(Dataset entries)
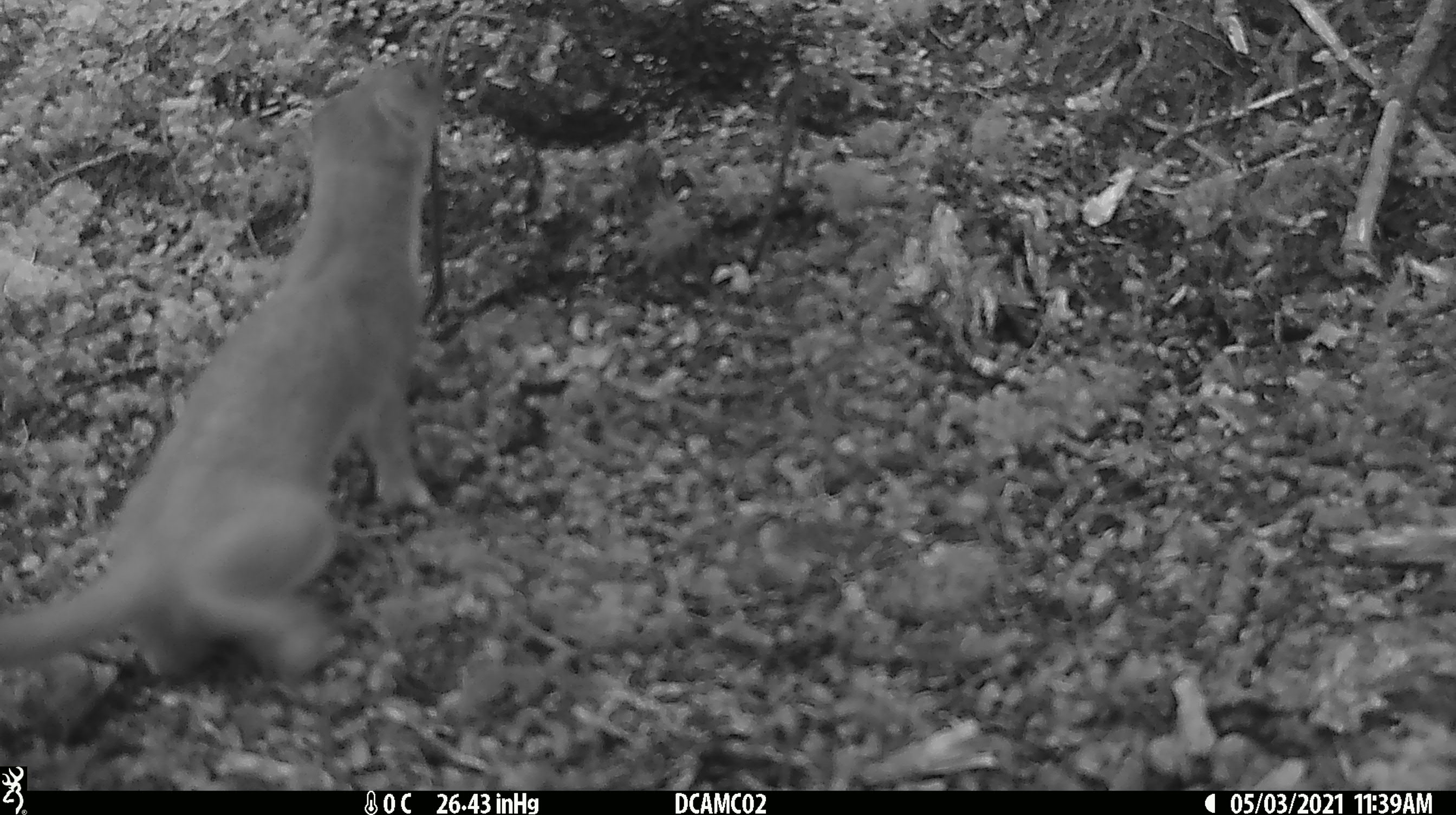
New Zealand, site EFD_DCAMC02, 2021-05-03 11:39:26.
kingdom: Animalia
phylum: Chordata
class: Mammalia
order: Carnivora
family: Mustelidae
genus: Mustela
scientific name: Mustela erminea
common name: stoat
Stoat (Mustela erminea).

Directions for this task » Having removed the pictures, write out the records exactly as they stand.

Result of the task »
New Zealand, site EFD_DCAMC02, 2021-05-03 11:39:26.
kingdom: Animalia
phylum: Chordata
class: Mammalia
order: Carnivora
family: Mustelidae
genus: Mustela
scientific name: Mustela erminea
common name: stoat
Stoat (Mustela erminea).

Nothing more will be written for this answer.